Fyles lasted little more than 18 months as Chief Minister, resigning in December 2023 after it was revealed she had failed to declare a conflict of interest relating to shares in a mining company. She had also been undermined by poor polling and, according to The Australian, a view that she had been insufficiently concerned about the difficulty the government faced with rising crime. Her successor was Eva Lawler, Right-aligned Treasurer and Education Minister, with Nicole Manison again conceding the race after initially being identified as a front-runner.
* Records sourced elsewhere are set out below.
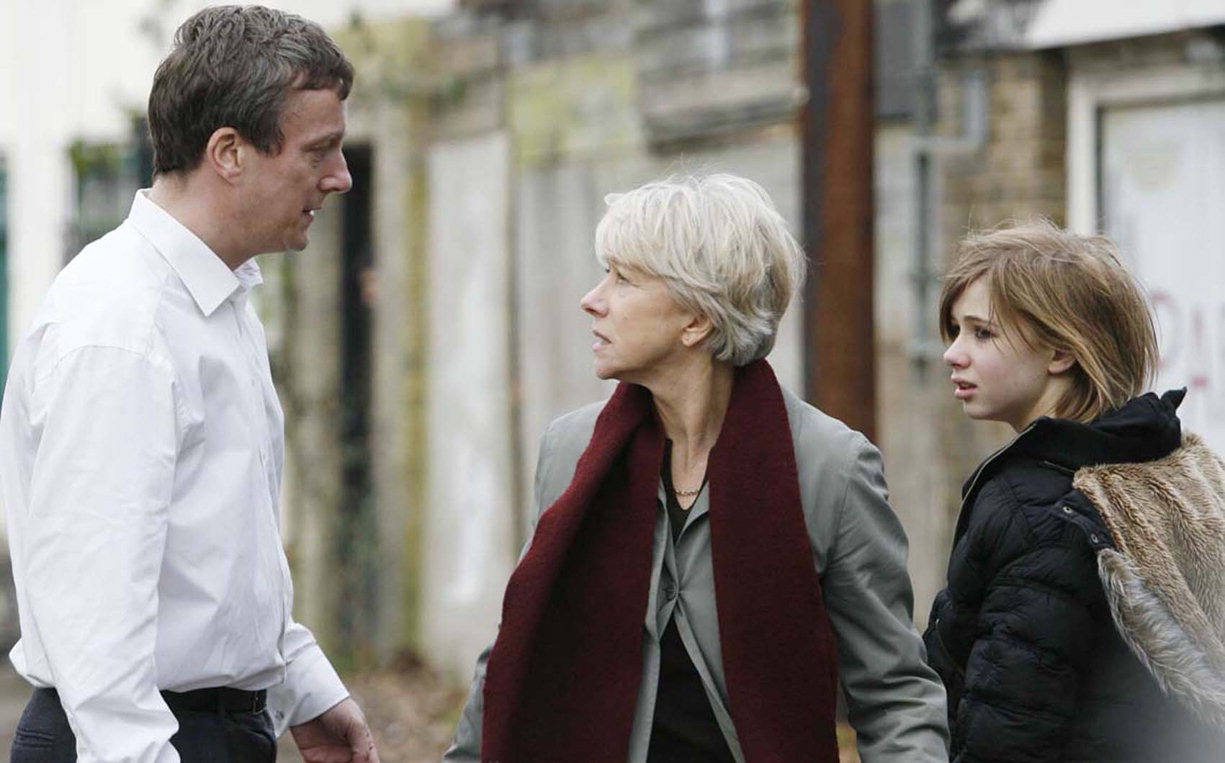 主要嫌疑犯7：最后一案剧照的剧照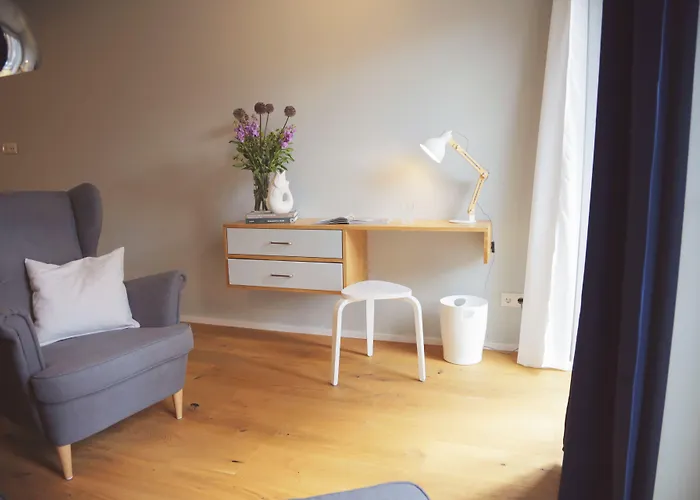 The Layhead Hotel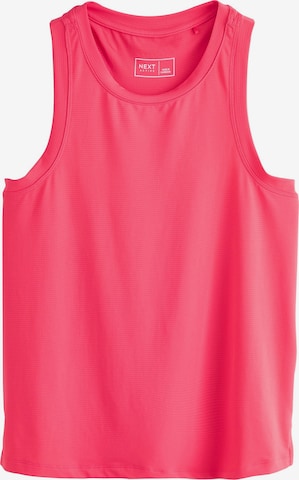 Haut de sport Next en rose : devant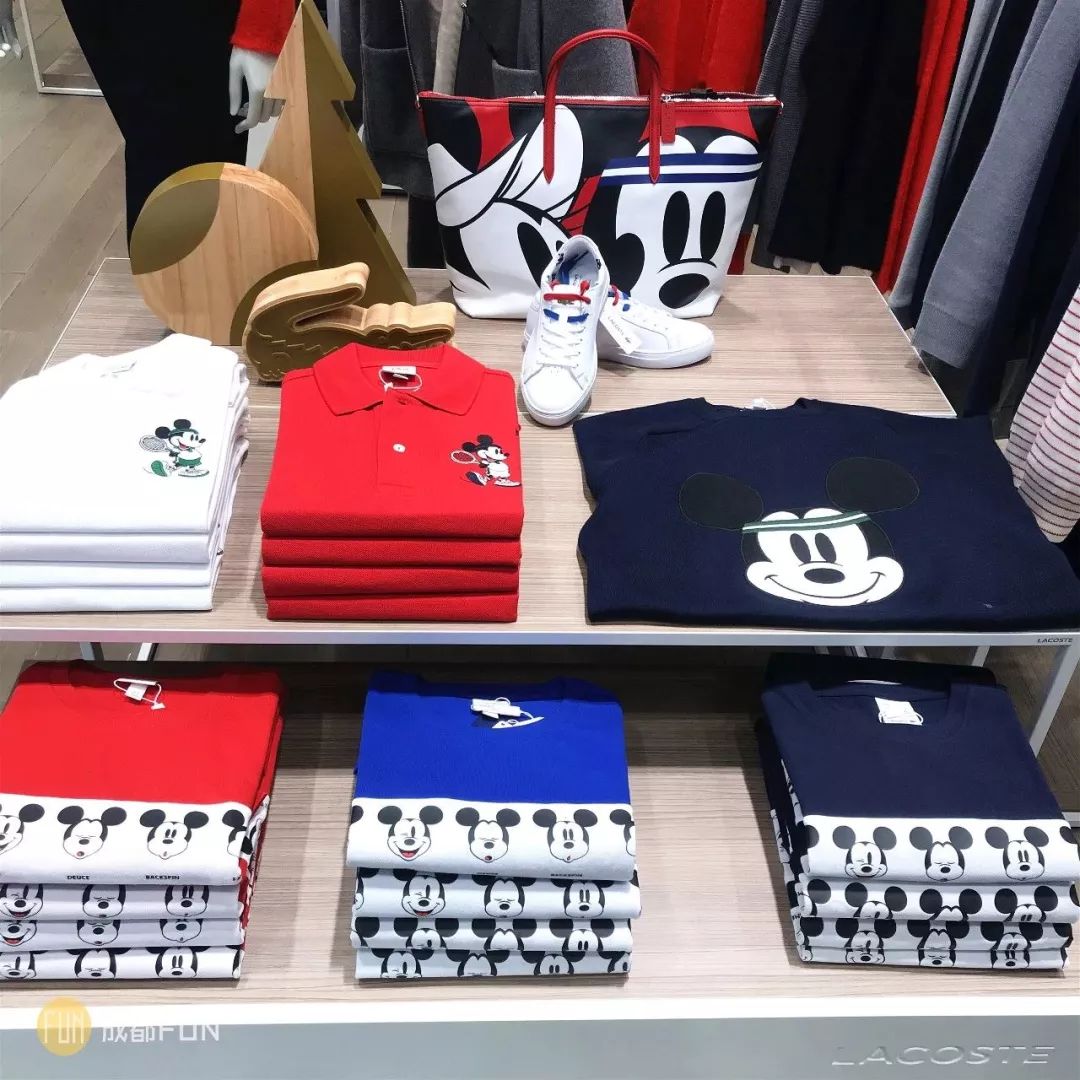 hm和芝麻街联名,moschino联名hm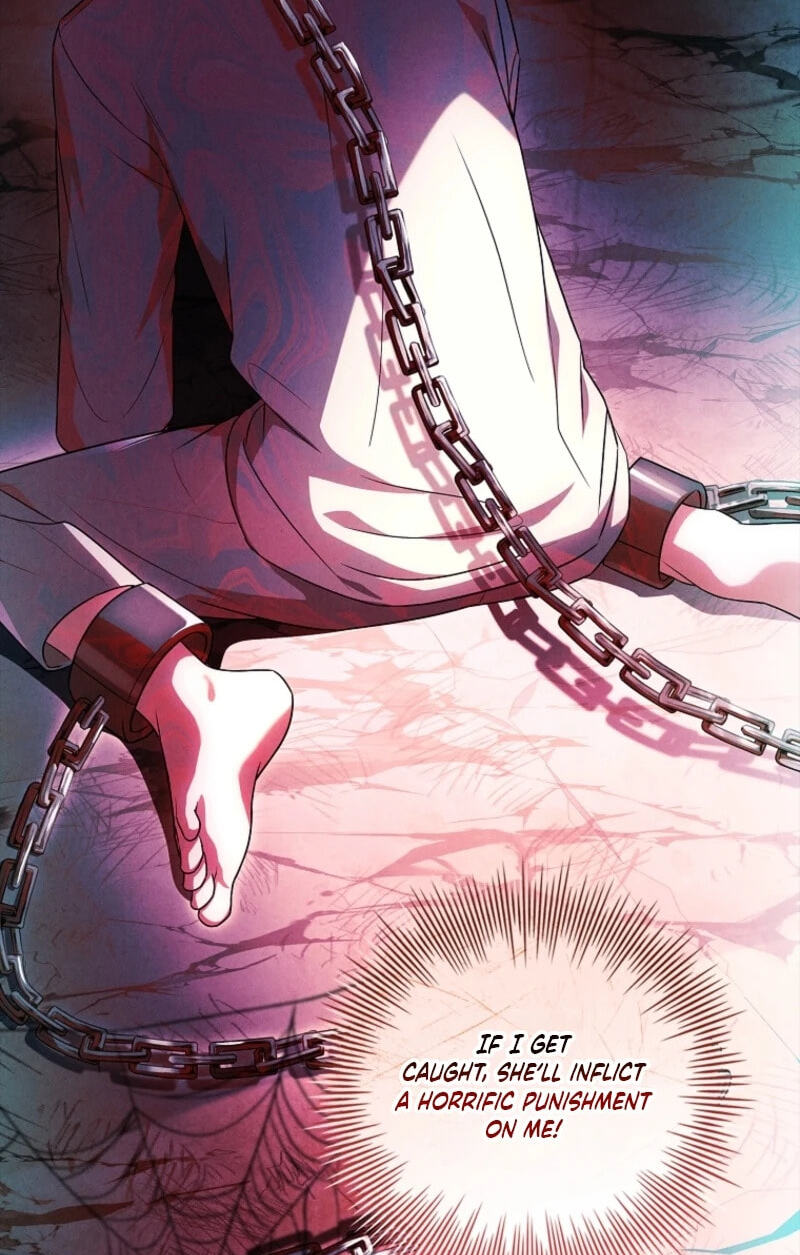 The Detective Agency for Regretful Male Leads Is Open for Business! Chapter 61 page 42 - 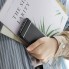 Внешний аккумулятор Power Bank HOCO J59 10000 Mah портативное зарядное устройство для телефона и гаджетов с LED дисплеем на 2 USB Черный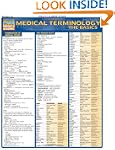 Medical Terminology: The Basics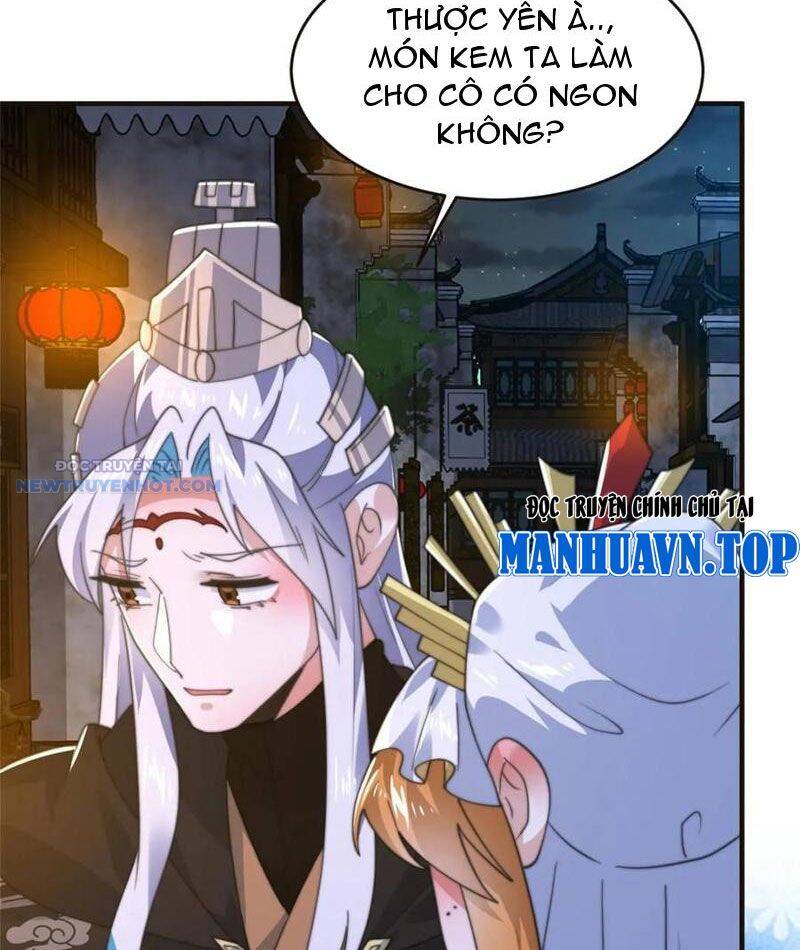 nữ đồ đệ ai nấy đều muốn giết ta Chapter 196 - Next Chapter 197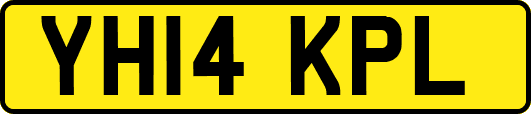 YH14KPL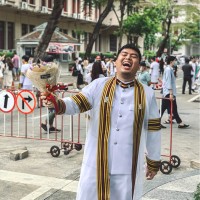 Thanawat Chantarawong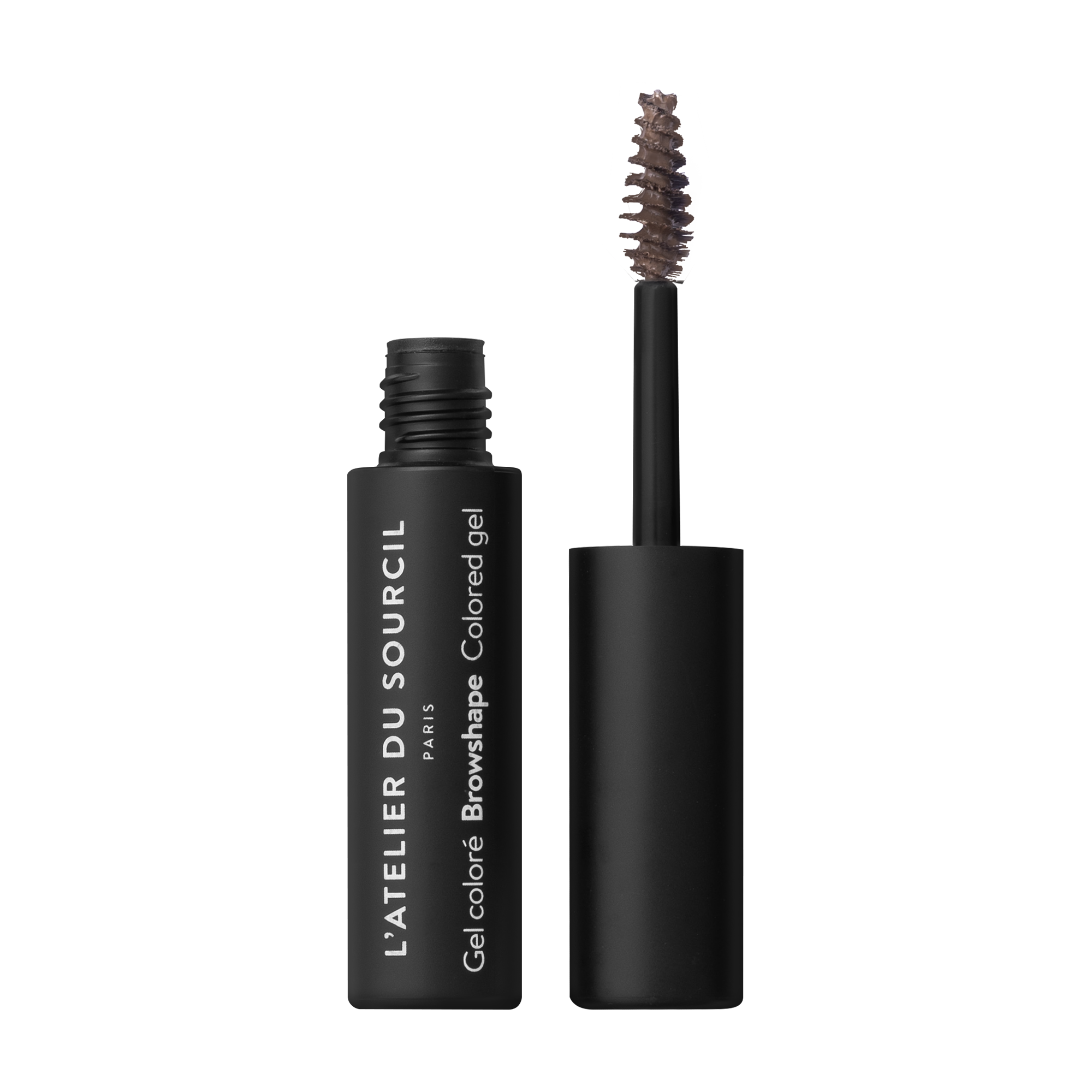 Gel Colorido Cejas Browshape®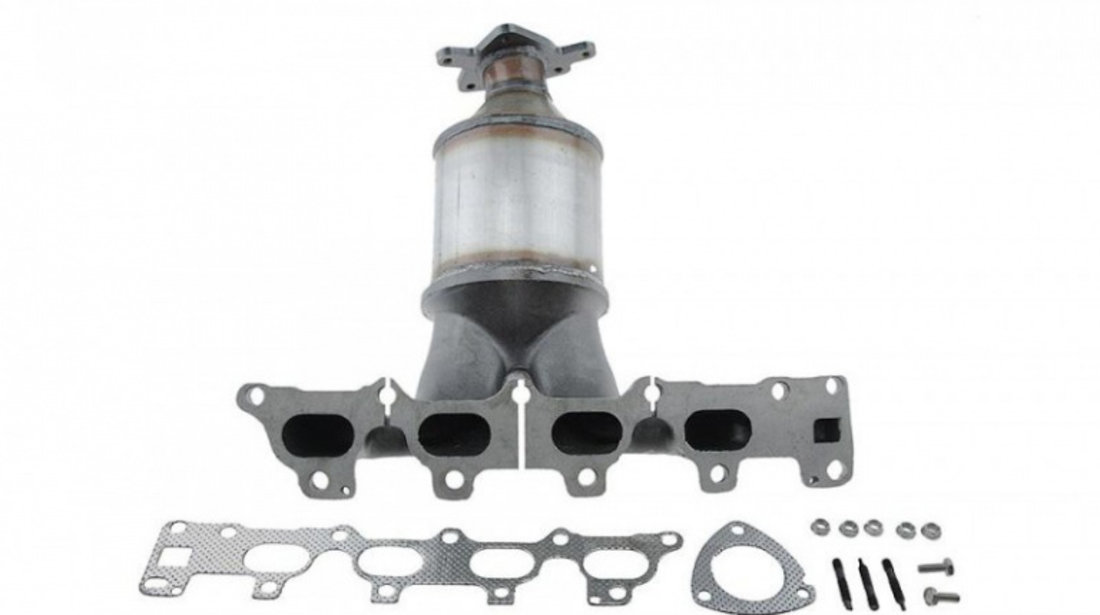 Catalizator Opel Astra G 02-09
The Country Liberals in opposition
The Country Liberals have spent the entirety of the current term under the leadership of Lia Finocchiaro, who emerged as something of an accidental leader when Gary Higgins stepped aside in January 2023, being the party's only remaining parliamentary member. Her claim was strengthened by a creditable performance at the 2020 election, then tarnished by the party's defeat in the Daly by-election in September 2021. A report in the Northern Territory News in November 2022 suggested three of the party's seven MPs favoured a leadership change, not including an unidentified prospective challenger who had not determined whether to proceed. Nothing further was heard of this, although an unsuccessful no-confidence was moved against her at the party's central council in June 2023 by branch members who accused her of failing to support Peter Dutton and Jacinta Price in their pursuit of concerns over child sex abuse in remote communities.